Berdasarkan kutipan diatas bahwasannya dengan izin Allah SWT, nabi Sulaiman a.s berhasil mengendalikan angin selama dalam perjalanan dengan kapal. Sampai ada yang menyebutkan, beliau berhasil keluar dari Yerussalem dan tidur siang di Istikhar, kemudian bermalam di Khurasan. Pada ayat ini diberikan penjelasan kepada orang-orang yang masih ragu-ragu selama ini lalu memuliakan jin, memandang bahwa jin itu makhluk halus, yang sangat ditakuti dan manusia hendaknya memujanya supaya jangan dianiayanya. Telah dijelaskan bahwa diantara mereka ada yang dijadikan kuli pekerja oleh nabi Sulaiman a.s dengan izin Tuhan. Dengan ini didapat pula kesan bahwa seseorang yang telah dekat kepada Tuhan, dapatlah memerintah jin, bahkan dapat mengatur dan memerintah makhluk yang lain dengan izin Allah SWT.
Q.S Shaad ayat 30
/wa wahabna lidawuda li sulaymana ni’ma al-abdu `innahu `awabun/ ‘Dan Kami karuniakan kepada Daud, Sulaiman, dia adalah sebaik- baik hamba. Sesungguhnya dia amat taat (kepada Tuhannya)’
Berdasarkan kutipan diatas bahwasannya Allah SWT menjelaskan bahwa Daud yang dianugerahi putra yang saleh yang mempunyai kemampuan melanjutkan perjuangannya, bernama Sulaiman. Ia mewarisi sifat-ifat ayahnya. Ia terkenal sebagai hamba yang taat beribadah dan dalam segala urusan ia memulangkan puji kepada Allah atas dasar keyakinannya bahwa segala macam kenikmatan dan keindahan itu terwujud hanyalah semata-mata bahwa segala kenikmatan dan keindahan itu terwujud hanyalah semata-mata karena limpahan rahmat Allah dan taufik-Nya. Itulah sebabnya maka ia disebut sebagai hamba Allah yang paling baik dan sebagai pujian yang pantas diberikan kepadanya Allah menyifatinya sebagai hamba-Nya yang amat taat kepada Tuhannya.dengan demikan Allah mengangkat nabi Sulaiman a.s menjadi nabi menggantikan dan
meneruskan kenabian dan kerajaan nabi Daud a.s serta mewarisi ilmu pengetahuannya yang tertuang dalam kitab zabur.
Q.S Shad ayat 34
/wa laqad fatanna sulaymana wa `alqayna ‘ala kursiyyihi jasadan summa `anaban/ ‘Dan sesungguhnya Kami telah menguji Sulaiman dan Kami jadikan (dia) tergeletak di atas kursinya sebagai tubuh (yang lemah karena sakit), kemudian ia bertaubat.

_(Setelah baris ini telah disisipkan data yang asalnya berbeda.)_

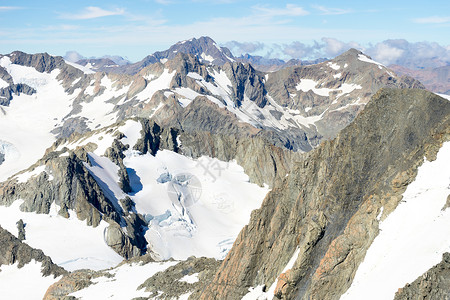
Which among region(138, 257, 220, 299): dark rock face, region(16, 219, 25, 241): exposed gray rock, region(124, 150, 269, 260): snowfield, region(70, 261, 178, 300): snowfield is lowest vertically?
region(124, 150, 269, 260): snowfield

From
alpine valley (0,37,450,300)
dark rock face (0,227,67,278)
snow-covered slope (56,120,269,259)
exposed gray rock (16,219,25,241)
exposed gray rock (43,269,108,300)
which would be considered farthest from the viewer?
snow-covered slope (56,120,269,259)

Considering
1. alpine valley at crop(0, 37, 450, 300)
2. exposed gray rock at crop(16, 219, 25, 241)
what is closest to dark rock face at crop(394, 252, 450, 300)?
alpine valley at crop(0, 37, 450, 300)

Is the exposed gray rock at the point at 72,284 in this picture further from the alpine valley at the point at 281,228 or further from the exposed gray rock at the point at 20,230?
the exposed gray rock at the point at 20,230

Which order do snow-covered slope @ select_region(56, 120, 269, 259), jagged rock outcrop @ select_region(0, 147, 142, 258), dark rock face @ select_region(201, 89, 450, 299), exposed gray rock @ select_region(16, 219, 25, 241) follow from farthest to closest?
snow-covered slope @ select_region(56, 120, 269, 259), jagged rock outcrop @ select_region(0, 147, 142, 258), exposed gray rock @ select_region(16, 219, 25, 241), dark rock face @ select_region(201, 89, 450, 299)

Berdasarkan kutipan diatas bahwasannya Allah SWT menjelaskan keadaan nabi Sulaiman a.s pada saaat mendapat cobaan dan keadaannya setelah selesai menghadapi cobaan itu. Allah SWT mencobanya dengan menimpakan sakit keras. Demikian hebatnya serangan penyakitnya itu hingga kehilangan kekuatan sama sekali. Badannya lemah lunglai tergeletak diatas kursinya seolah-olah tak bernyawa lagi. Disaat-saat menerima cobaan seperti itu, ia selalu meluangkan harapannya kepada Allah serta menerima cobaan itu dengan ikhlas. Pada penghujung ayat Allah SWT menegaskan bahwa nabi Sulaiman lalu bertaubat meminta ampun atas kelemahan-kelemahan yang ada pada dirinya serta berserah diri kepada Allah SWT.